# [Textauszug zum Lesen]
# # # #
# DIE GILDE 2 - paar Fragen ...



## DaOarge (20. September 2006)

Funzt bei euch die automatische Gebäude Verwaltung ? Kurz nachdem ich es aktiviert habe fahrt der Karren einmal zum Markt und dann wars das ... er macht nichts weiter, er kauft nicht, er verkauft nicht usw. ...

Wie kann man eigene Kinder im eigenen Betrieb arbeiten lassen ? Funzt das überhaupt ? Mein Sohn ist erwachsen, aber er kann nicht in meiner Bäckerei arbeiten - warum ?

Danke erstmal


----------



## chaos777 (20. September 2006)

quckmal hier rein ein gutes forum fürs Spiel  
http://forum.jowood.de/forumdisplay.php?f=469


----------



## RoTTeN1234 (21. September 2006)
# # # #
[Datensätze zu Fragen des räumlichen Denkens]
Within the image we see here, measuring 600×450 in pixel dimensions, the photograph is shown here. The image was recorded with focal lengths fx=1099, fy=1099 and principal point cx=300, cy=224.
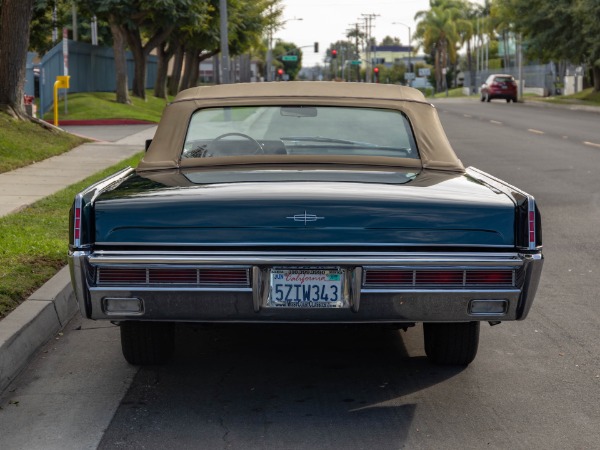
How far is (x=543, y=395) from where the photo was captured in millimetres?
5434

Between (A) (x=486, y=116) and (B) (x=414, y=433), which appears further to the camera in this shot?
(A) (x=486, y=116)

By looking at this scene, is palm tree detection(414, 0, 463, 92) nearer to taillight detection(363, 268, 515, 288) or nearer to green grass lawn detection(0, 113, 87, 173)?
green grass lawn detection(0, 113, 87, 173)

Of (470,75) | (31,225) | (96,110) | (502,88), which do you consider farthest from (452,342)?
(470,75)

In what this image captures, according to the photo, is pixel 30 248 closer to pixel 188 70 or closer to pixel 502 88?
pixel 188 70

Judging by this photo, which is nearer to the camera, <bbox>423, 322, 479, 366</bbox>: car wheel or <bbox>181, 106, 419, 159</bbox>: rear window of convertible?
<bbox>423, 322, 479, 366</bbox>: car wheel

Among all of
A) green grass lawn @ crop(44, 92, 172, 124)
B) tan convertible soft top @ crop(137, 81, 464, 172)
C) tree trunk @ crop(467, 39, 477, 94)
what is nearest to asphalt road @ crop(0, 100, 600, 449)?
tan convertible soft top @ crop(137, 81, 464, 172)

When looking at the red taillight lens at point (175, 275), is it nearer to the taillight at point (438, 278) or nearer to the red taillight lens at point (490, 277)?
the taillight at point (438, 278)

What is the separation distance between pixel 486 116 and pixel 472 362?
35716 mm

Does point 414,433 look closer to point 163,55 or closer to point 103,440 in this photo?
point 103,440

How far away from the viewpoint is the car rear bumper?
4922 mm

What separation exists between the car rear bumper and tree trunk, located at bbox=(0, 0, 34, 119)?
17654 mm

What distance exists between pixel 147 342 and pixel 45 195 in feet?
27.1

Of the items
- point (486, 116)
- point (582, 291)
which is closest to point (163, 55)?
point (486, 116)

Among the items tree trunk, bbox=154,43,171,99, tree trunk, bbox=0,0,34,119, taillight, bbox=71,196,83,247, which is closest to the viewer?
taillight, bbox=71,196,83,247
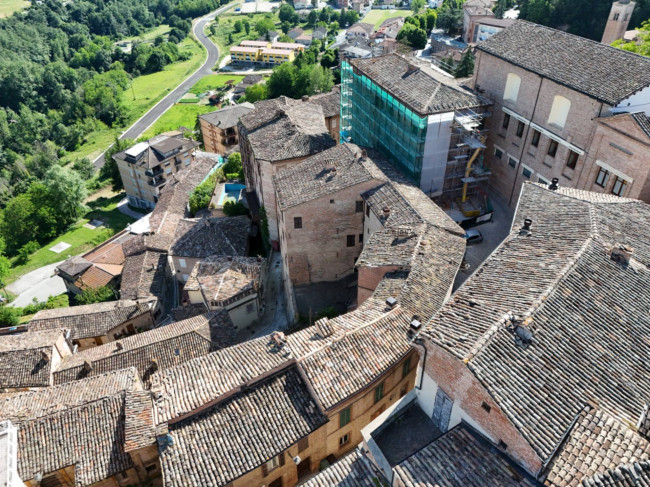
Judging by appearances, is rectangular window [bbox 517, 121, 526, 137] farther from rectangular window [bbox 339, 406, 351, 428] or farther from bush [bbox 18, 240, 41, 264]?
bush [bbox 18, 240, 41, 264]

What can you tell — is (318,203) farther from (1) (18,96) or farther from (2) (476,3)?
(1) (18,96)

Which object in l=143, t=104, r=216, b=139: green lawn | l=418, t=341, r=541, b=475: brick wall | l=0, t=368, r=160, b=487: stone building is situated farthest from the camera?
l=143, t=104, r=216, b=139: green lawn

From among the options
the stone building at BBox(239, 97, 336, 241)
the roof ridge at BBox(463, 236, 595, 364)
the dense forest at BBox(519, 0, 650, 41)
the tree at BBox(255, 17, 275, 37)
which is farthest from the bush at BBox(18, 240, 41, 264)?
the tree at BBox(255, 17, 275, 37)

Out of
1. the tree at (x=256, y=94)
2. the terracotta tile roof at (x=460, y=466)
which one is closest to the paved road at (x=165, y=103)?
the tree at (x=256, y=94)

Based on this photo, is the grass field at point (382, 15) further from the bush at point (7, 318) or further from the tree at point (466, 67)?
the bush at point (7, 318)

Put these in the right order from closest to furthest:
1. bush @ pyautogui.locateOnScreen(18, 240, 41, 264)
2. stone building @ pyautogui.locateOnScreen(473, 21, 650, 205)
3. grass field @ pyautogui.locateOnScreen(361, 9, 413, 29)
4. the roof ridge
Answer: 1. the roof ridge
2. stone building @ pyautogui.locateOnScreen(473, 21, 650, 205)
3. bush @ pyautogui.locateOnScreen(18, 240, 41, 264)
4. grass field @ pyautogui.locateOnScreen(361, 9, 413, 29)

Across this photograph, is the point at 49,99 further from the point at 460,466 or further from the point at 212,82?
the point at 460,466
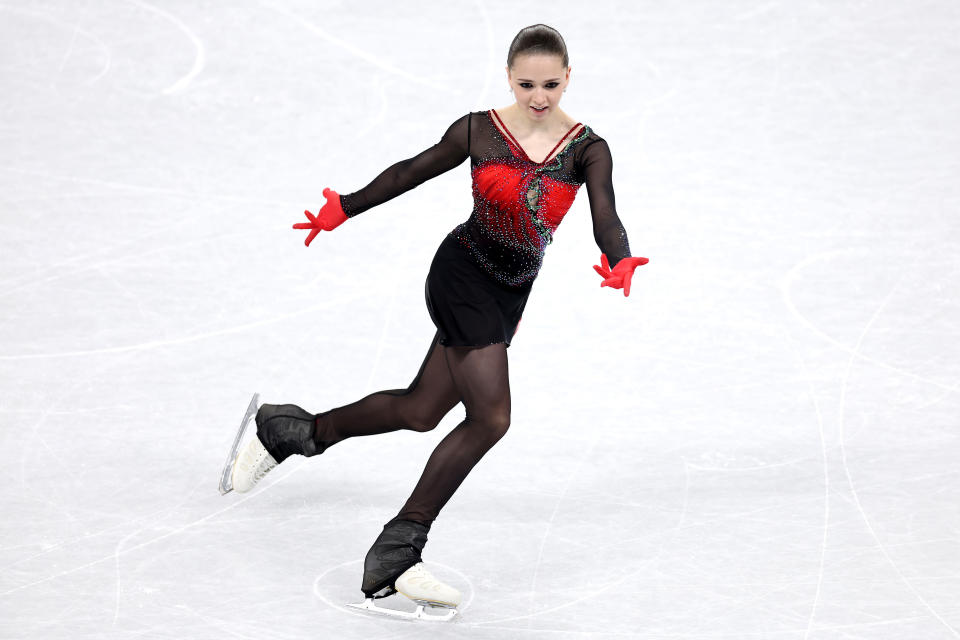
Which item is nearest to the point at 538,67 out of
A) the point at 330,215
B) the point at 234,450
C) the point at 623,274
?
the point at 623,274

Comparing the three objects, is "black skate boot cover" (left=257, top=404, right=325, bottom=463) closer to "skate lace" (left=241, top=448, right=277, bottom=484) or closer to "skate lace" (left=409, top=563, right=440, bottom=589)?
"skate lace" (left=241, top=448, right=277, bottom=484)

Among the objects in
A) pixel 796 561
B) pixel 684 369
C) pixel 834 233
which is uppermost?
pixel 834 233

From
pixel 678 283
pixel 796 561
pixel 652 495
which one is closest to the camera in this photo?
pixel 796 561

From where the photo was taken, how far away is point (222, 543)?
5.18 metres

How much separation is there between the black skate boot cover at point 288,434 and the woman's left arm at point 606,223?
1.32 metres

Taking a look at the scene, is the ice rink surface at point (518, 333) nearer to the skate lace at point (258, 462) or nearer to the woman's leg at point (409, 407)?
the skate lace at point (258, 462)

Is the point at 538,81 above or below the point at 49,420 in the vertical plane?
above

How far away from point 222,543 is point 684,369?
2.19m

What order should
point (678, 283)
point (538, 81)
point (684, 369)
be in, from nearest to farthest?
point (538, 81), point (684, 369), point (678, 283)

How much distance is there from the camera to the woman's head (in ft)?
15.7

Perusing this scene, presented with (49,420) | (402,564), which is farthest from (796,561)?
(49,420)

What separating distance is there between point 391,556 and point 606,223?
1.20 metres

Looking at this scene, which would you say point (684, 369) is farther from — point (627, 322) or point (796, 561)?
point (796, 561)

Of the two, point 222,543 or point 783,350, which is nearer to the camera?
# # # #
# [Schriftliche Aufgabe]
Nimm den Faden der Forendiskussion über Die Gilde 2 auf und schreibe sie nach der letzten Zeile weiter. Die Datensätze sind eigenständiges Material und gehören nicht zur Forendiskussion über Die Gilde 2.

# [Die Antwort]
DaOarge am 20.09.2006 21:55 schrieb:
			
		

> Funzt bei euch die automatische Gebäude Verwaltung ? Kurz nachdem ich es aktiviert habe fahrt der Karren einmal zum Markt und dann wars das ... er macht nichts weiter, er kauft nicht, er verkauft nicht usw. ...
> 
> Wie kann man eigene Kinder im eigenen Betrieb arbeiten lassen ? Funzt das überhaupt ? Mein Sohn ist erwachsen, aber er kann nicht in meiner Bäckerei arbeiten - warum ?
> 
> Danke erstmal




Die KI Verwaltung ist verbuggt, Kinder können nur in einem eigenen Betrieb arbeiten. Genau wie alle Dynastiemitglieder.


Andere Frage: geht bei irgendjemand die Amtswahl?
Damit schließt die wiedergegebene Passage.